Important apply rules:

  • no-op changes are skipped;
  • child resources are skipped when a required parent failed;
  • state is updated after successful resource operations;
  • provider failures are returned as structured failures;
  • apply is not globally transactional.

That last point is deliberate. Most cloud/provider APIs are not transactional across many resource types. DataMuru should make partial success visible and recoverable rather than pretending every apply can roll back perfectly.

destroy

destroy uses the same planning and provider execution model, but it requires explicit destructive intent.

Safety expectations:

  • require --confirm-destroy;
  • support narrow targets;
  • preserve provider error context;
  • block identity deletion unless explicitly allowed by resource policy;
  • avoid deleting provider-owned system resources.

import discover

Discovery reads supported live provider resources and reports them. It does not change YAML and does not write state.

The design purpose is to let teams understand what exists before deciding what should be managed by DataMuru.

import generate

Generation converts discovered resources into reviewable YAML. This is a bridge from brownfield environments to declarative management.

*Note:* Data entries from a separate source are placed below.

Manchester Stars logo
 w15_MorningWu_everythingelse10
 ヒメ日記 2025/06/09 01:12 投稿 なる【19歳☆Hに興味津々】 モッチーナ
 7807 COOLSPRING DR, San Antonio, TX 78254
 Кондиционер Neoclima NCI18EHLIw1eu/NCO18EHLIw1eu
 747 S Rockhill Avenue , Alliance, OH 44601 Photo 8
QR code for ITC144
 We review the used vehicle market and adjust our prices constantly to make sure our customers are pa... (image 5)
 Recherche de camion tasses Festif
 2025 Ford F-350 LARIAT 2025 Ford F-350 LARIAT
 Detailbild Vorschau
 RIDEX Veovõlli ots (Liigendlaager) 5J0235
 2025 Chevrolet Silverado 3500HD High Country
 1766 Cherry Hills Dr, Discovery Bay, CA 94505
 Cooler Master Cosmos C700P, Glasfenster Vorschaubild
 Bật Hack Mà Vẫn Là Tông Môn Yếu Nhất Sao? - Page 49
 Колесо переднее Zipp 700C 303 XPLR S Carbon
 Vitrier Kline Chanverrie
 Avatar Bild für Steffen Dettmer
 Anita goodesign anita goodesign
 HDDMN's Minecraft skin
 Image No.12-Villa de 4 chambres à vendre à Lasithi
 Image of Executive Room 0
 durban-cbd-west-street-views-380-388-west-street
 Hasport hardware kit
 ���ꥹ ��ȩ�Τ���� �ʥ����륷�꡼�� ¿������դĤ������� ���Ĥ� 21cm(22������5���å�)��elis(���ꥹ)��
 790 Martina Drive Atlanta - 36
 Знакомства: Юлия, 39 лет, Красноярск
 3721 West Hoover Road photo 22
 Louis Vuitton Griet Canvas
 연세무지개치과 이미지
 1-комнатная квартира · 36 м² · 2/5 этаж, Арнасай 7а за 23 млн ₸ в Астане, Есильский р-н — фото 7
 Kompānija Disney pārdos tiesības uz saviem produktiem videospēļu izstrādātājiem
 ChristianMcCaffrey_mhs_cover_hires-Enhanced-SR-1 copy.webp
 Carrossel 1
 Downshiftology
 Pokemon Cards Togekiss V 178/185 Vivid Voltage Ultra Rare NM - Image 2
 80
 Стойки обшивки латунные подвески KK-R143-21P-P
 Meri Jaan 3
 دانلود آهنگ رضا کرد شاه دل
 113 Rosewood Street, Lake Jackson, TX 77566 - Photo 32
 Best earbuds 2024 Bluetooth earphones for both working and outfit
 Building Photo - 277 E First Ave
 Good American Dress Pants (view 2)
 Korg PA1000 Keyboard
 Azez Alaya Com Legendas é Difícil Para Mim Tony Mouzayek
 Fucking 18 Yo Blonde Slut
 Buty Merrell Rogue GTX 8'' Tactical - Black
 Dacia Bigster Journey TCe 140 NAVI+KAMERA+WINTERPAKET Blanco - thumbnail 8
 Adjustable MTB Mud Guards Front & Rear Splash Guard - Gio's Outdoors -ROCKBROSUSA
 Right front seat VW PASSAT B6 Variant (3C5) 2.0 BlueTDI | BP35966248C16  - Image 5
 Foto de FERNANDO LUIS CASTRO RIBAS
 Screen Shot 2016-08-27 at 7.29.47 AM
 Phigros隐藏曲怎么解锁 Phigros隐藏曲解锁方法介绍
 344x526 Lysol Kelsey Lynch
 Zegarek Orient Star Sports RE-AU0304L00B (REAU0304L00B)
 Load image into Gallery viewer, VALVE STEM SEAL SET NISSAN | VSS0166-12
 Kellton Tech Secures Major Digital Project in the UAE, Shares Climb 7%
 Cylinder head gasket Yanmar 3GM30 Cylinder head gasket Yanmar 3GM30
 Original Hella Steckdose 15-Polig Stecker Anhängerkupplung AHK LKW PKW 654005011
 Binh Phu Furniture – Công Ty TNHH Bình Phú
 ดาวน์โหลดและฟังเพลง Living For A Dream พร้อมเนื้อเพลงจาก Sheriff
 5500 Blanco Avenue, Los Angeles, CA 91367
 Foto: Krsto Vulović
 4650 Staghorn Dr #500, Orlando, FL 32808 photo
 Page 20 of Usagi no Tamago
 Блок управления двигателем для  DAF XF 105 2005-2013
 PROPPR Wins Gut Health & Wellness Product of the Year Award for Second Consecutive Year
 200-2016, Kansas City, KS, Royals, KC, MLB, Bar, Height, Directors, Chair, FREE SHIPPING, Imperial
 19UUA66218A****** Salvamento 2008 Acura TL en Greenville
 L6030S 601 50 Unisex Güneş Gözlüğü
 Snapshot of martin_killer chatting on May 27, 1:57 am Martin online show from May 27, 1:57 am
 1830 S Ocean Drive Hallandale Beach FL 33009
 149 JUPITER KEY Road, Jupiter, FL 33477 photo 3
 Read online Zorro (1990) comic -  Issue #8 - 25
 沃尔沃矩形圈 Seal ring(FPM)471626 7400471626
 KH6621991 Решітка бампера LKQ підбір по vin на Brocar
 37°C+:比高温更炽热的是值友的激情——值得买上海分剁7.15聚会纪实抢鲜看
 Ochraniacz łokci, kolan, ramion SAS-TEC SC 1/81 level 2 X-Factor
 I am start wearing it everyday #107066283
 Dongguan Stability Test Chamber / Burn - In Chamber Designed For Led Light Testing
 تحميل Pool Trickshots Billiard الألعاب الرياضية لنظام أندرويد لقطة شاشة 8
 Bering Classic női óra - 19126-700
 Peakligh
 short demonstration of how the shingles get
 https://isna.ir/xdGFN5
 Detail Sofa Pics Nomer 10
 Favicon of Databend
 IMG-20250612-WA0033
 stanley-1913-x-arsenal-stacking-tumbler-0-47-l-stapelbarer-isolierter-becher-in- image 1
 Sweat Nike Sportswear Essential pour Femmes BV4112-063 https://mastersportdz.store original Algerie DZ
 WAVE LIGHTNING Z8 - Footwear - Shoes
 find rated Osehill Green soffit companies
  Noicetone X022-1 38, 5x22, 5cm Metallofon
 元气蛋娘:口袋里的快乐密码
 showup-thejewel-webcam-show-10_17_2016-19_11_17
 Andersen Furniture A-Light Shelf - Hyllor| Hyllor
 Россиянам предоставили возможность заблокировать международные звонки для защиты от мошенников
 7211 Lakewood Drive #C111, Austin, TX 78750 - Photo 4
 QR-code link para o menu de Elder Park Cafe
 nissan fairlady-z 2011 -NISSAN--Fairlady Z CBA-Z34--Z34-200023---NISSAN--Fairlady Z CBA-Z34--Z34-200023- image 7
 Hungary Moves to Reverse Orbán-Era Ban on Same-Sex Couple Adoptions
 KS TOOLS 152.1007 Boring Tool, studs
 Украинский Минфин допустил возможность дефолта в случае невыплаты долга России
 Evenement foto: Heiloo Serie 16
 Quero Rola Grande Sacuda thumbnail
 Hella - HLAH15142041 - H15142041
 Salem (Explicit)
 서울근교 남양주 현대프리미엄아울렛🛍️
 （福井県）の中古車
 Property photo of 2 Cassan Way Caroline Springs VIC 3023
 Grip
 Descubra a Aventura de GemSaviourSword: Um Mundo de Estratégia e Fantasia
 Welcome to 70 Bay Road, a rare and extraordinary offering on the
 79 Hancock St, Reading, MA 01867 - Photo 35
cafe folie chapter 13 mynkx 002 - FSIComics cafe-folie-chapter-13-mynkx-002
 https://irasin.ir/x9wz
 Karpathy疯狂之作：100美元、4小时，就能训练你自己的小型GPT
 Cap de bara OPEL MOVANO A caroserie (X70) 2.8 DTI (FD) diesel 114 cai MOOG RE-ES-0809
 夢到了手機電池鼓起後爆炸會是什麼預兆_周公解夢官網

Generated configuration should be treated as a draft:

  • review names and ownership;
  • remove resources that should stay unmanaged;
  • normalize conventions;
  • commit only intentional declarations.

import adopt

Adoption records matching live resources into DataMuru state. It is intentionally guarded because adoption changes what DataMuru considers already managed.

Adoption should:

  • require explicit targets;
  • preview by default;
  • verify that the live resource exists;
  • verify that the live fingerprint matches the declared fingerprint;
  • write state only when approved.

Where new behavior belongs

If you are adding... Put the behavior in...
A new command flag CLI command module, then pass through to API.
A new reusable operation Python API and engine layer.
A new config field Config model, schema, validation, docs, and examples.
A new resource type Provider desired resources, provider operation, state tests, docs.
A new governance primitive Governance compiler, resource descriptor, docs, validation.
A new platform Provider package and provider factory registration.
A new Enterprise-only feature Edition checks plus Enterprise implementation module.

Product-quality checklist

A command is not complete when it "works once." It is complete when it has:

  • documented prerequisites;
  • validation behavior;
  • doctor diagnostics if provider capability matters;
  • text output for humans;
  • JSON output when automation needs it;
  • structured errors with suggestions;
  • unit or contract tests;
  • at least one docs example;
  • clear OSS or Enterprise positioning.